#### [WORK TO COMPLETE]
1. Return the passage from the snap store post between "In life, you" and "code still works.", inclusive, copied word for word.
2. Supply the next part of the post about Canonical's snap store, continuing after its final sentence.

#### [TEXT PASSAGE]
____________

There’s a clever law which points out that the cost of responding to FUD and trolling is much higher than the cost to spread it.
In life, you have to make choices about what’s important and where you focus.
If someone finds it helpful to them to believe that Canonical are terrible people, who am I do deny them that pleasure? It seems pointless and sad to me, but I know from experience that I can’t help folks that don’t want to be helped, or worse, that it’s self destructive to get anxious about people saying toxic stuff. They have an endless supply of arrows if they are willing to invent them and distort them, and infinity minus one isn’t much different
I don’t know if the old open source store code still works.
I do know that the basic conversation between snapd and store is pretty simple - “I have this installed, what should I do?”.
There are of course a lot of things that a good store factors into it’s answers, for example, cohorts and progressive releases and epochs and bandwidth optimization and regional cache offloading etc - but a store doesn’t HAVE to do those things. A simple store could just say “here is the new version for you” and be done.
But isn’t it interesting that the open source store attracted precisely no users and no patches?

____________

#### [MATERIAL SHOWN]
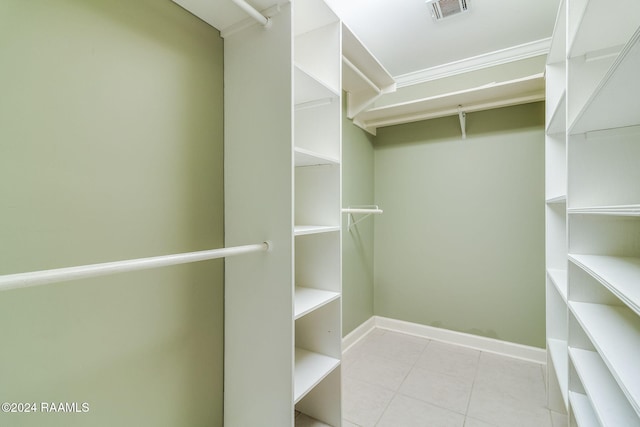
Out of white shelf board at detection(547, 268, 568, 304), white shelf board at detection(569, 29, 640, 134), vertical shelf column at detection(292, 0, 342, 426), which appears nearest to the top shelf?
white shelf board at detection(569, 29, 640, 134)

____________

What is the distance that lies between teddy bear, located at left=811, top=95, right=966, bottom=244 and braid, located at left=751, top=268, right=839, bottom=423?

____________

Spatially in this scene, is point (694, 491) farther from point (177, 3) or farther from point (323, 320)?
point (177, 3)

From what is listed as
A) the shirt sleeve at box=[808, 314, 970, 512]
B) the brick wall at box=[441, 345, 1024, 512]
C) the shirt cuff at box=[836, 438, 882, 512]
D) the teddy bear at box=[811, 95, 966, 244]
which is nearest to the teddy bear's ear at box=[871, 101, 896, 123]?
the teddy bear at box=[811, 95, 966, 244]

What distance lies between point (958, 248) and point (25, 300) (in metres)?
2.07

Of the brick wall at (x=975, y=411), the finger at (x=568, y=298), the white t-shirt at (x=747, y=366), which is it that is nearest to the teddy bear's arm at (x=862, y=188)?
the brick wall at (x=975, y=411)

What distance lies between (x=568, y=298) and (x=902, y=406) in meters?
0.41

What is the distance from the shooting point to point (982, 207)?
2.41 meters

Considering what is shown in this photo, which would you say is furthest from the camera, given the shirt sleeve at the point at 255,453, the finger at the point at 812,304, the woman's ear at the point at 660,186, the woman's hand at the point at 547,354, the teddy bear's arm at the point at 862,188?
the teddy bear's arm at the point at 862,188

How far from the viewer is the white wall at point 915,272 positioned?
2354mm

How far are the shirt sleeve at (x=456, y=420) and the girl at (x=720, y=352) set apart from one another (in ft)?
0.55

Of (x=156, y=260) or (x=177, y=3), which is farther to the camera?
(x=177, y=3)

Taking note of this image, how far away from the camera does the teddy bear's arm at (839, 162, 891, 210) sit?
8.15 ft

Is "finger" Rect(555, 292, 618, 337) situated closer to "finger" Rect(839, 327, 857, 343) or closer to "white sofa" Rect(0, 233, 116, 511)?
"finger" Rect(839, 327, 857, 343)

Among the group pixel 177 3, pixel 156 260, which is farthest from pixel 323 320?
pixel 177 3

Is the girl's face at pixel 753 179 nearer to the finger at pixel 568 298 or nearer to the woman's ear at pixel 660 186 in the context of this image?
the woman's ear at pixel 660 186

____________

#### [YOUR RESPONSES]
1.
In life, you have to make choices about what’s important and where you focus.
If someone finds it helpful to them to believe that Canonical are terrible people, who am I do deny them that pleasure? It seems pointless and sad to me, but I know from experience that I can’t help folks that don’t want to be helped, or worse, that it’s self destructive to get anxious about people saying toxic stuff. They have an endless supply of arrows if they are willing to invent them and distort them, and infinity minus one isn’t much different
I don’t know if the old open source store code still works.

2.
My guess is that nobody who is capable of doing that work is so irrational that they think that work is an important use of their time. Anybody who is capable of maintaining a web service like that understands that a really good experience for lots of users doesn’t hang on just having a store, it hangs on connecting a million details across multiple parts of a complex software ecosystem. That’s a lot of work, and it’s work I’m committed to doing so that more people can use more open source.
That feels like a useful way to spend my time. It’s also going to attract controversy, because people abhor a vacuum, and I’m just not going to get distracted by that.
We should engage in a healthy way with people who want to engage. There are things for us to fix, particularly in desktop integration and performance. Let’s focus on those people and those issues.